Trabzon lezzetleri İstanbul’da
Meşe odunu ateşiyle taş fırında pişen pidelerin nefaseti, tüm malzemenin Trabzon’dan geldiği için muhteşem. Bu fırında kaşarlısı, peynirlisi, kavurmalısı, açık ve kapalı kıymalısı, yuvarlağı, bol tereyağlısı ve ortasında isteğe bağlı yumurta sarılısı gibi fazla da olmayan çeşitte pide yapılıyor. Ama özellikle hamuru tam kıvamında ve olması gerektiği gibi bir pide pişiyor. Tüm pideler yöreye ait çeşitli peynirlerin eklendiği Karadeniz bölgesine ait lezzetler ve hepsi de tek kelimeyle şahane ve nefis bir lezzet içeriyor. Ülkemizin severek tükettiği bu yöresel lezzet, tüm övgüleri sonuna kadar hak ediyor. Trabzon fırını aynı zamanda ekşi mayadan ekmek de yapıyor. Mekânın müdavimleri de epey fazla. En kısa zamanda sizlerin de gidip bu lezzeti tatması lazım bence.
Sembol Ocakbaşı
Şanlıurfalı Güçtekin ailesi tarafından 2021 yılında 5. şube olarak İstanbul’un seyir terası Çamlıca’da açılan Sembol Ocakbaşı, Ahmet Güçtekin’in en küçük oğlu Yusuf Can önderliğinde “Akıllı ol ciğerimi ye” sloganıyla İstanbullulara harika Urfa lezzetleri konseptinde hizmet vermeye devam ediyor.
3 tabure bir masa ile başlayan lezzet hikâyesi
Ahmet Güçtekin’in 1989 yılında Şanlıurfa Beykapısı Mahmutoğlu Kulesinin dibinde küçük bir ciğer tezgâhıyla 3 tabure bir masa başlattığı bu lezzet serüveni, şu an Urfa’da ve İstanbul’da toplam 5 şubeyle hizmet vermeye devam ediyor. Yusuf Can Bey’in başında olduğu Çamlıca’daki tesislere gittiğimde, olağanüstü bir mimari tasarım ve boğaz manzarası eşliğinde şahane lezzetlere şahit oldum. İyi bir usta da olan Yusuf Bey’le keyifli bir sohbet ettim. Annesinin kendisine hamileyken ciğer aşermesi üzerine babasının bu işe girdiğini anlatan Yusuf Usta, her 4 yılda aile olarak bir mekân açtıklarını belirtiyor. Çamlıca’da Şanlıurfa’nın yöresel lezzetleri deyim yerindeyse damakları çatlatır cinsten. İkramlık olarak masaya konulan lezzetlerle bile doymanız mümkün. Lahmacun ve ardından gelen Patlıcanlı Kebap çok lezzetliydi. Yine özel sunumuyla kuşbaşı denilen soslu ete ise resmen bayıldım. Yusuf Can Bey’in katmer, dondurma, soğuk ve midye baklava ile özel hazırladığı tatlı tabağı ise tek kelime ile efsaneydi.

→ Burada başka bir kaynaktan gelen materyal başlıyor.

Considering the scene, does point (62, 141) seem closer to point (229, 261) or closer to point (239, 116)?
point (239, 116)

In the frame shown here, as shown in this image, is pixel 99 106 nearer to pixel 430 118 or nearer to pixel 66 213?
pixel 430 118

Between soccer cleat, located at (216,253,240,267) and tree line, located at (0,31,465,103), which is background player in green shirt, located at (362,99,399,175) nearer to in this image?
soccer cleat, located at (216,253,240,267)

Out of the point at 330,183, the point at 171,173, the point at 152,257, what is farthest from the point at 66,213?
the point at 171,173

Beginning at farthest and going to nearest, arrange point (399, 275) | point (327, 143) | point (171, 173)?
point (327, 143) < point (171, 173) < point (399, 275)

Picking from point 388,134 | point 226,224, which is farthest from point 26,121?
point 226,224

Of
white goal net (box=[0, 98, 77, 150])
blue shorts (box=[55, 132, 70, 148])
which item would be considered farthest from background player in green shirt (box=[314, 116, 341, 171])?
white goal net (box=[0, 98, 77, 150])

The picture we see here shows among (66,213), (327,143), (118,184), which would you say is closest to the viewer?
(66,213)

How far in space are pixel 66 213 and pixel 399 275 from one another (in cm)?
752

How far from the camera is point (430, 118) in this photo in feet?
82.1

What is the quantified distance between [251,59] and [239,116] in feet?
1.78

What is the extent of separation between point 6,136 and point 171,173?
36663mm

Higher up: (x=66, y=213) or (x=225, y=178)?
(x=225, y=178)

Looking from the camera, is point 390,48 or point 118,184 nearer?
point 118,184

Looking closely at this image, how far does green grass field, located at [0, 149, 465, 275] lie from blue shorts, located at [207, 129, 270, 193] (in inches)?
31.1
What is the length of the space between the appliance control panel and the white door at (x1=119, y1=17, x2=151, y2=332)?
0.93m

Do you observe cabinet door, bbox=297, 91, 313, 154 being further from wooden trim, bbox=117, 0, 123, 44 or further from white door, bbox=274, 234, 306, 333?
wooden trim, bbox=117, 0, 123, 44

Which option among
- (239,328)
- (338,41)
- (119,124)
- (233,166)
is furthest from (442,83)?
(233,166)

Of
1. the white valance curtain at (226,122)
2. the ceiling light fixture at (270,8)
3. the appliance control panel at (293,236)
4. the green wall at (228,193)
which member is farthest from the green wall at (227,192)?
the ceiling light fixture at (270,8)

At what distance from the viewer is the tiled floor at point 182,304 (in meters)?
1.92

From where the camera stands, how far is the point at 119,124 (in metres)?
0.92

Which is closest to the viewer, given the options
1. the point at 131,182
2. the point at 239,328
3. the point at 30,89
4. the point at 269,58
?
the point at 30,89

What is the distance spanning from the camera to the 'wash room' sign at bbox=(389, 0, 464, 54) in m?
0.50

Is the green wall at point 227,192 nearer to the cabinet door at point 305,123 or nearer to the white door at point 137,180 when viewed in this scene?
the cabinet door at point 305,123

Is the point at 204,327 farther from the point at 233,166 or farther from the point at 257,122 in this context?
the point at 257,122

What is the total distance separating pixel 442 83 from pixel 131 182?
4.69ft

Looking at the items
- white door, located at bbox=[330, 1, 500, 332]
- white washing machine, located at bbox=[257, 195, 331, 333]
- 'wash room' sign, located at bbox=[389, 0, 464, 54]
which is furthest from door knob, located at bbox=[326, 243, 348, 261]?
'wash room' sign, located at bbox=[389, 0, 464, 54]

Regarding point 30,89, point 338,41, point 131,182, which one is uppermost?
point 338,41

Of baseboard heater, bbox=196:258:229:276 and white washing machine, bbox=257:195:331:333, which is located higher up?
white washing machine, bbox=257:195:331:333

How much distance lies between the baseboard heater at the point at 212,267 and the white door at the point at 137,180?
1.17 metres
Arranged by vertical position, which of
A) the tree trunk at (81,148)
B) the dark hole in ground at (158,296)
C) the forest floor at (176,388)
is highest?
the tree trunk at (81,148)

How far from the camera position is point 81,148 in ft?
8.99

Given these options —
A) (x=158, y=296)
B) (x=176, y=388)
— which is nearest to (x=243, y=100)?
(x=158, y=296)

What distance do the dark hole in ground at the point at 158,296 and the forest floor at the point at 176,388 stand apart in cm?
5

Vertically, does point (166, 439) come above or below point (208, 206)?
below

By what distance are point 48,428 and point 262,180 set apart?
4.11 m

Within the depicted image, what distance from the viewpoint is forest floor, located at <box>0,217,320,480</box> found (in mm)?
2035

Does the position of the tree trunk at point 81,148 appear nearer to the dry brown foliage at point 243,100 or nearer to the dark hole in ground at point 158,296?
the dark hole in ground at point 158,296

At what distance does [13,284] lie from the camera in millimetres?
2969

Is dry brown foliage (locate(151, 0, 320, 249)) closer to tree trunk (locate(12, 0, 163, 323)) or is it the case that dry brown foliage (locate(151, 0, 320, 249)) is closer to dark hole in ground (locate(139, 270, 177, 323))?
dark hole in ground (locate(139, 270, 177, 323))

Kalite, lezzet ve hijyen ilk sırada
Köklerini Urfa'dan alan Sembol Ocakbaşı Çamlıca’da, kalite, lezzet ve hijyen hep ilk sırada bulunuyor. Tüm tedarikçi kuruluşlarının, gıda üretim sertifikası ve gıda sicil belgelerine sahip olduğunu ifade eden Yusuf Usta, mekânda kullanılan tüm ekipmanın da bakanlığın standartlarına uygun olduğunu belirtiyor. Hedeflerinin müşterilerine en yüksek kalitede hizmet sunarak üst düzeyde müşteri memnuniyeti oluşturmak olduğunu, müşterilerinin güven ve dostluğunu kazanmayı başarmanın kendileri açısından çok önemli olduğunu vurgulayan Yusuf Usta, kalite standartları ve etik değerler doğrultusunda hizmet anlayışımızdan ödün vermemek ve insan hayatına anlamlı tatlar katmak amacıyla burada olduklarını belirtiyor.
Tarihi Tokat Pidecisi
İstanbul’da gerçek anlamda Tokat pidesi bulamadığından, bu lezzeti hem kendine hem de dostlarına yedirmek için yola çıkan iş adamı Tokatlı Bahri Çabuk, 2020 yılında Tarihi Tokat Pidecisi adıyla bir restoran açıyor. Önce sadece pide yapılan restoranda şimdilerde Tokat kebabı da yapılmaya başlanmış.
Mükemmel bir tat
Tokat’ta her pazar sabah kahvaltısında, bayramlarda, mevlitlerde, düğünlerde, cenazelerde yenilen o meşhur çökelekli pideyi ben şahsen Eyüp’teki bu mekana gelinceye kadar hiç tatmamıştım. Yine yöreye has Tokat kebabını biliyordum ve köşemde de yazdım. Tokat’ta neredeyse her fırsatta gece, gündüz yenilen bu pideyi yöre halkı çok seviyor. Tokat pidesi deyince akla ilk çökelekli pide geliyor ama bir de kıymalısı var. Ancak şimdiye kadar hiç rastlamadığım bu lezzeti bir dostumun sosyal medya paylaşımında görünce hemen aradım tabii. Özellikle bu tür yerel lezzetlere duyarlılığımdan ötürü olsa gerek Bahri Bey’in “Buyursunlar” diye çok sıcak davetini geri çeviremezdim. Yanıma 2 tokatlıyı da alıp Eyüp Sultan’da ki bu restorana gittim. Restorana girince, meşe odun ateşinde pişen pidelerin mekânı saran buram buram lezzetli kokusu insanın hemen yüzüne çarpıyor. Bu şahane pide lezzetlerini gerçekten çok beğendim. Henüz burada yapılan Tokat kebabını tatmadım ama bir daha gidişimde onun lezzetine de bakacağım.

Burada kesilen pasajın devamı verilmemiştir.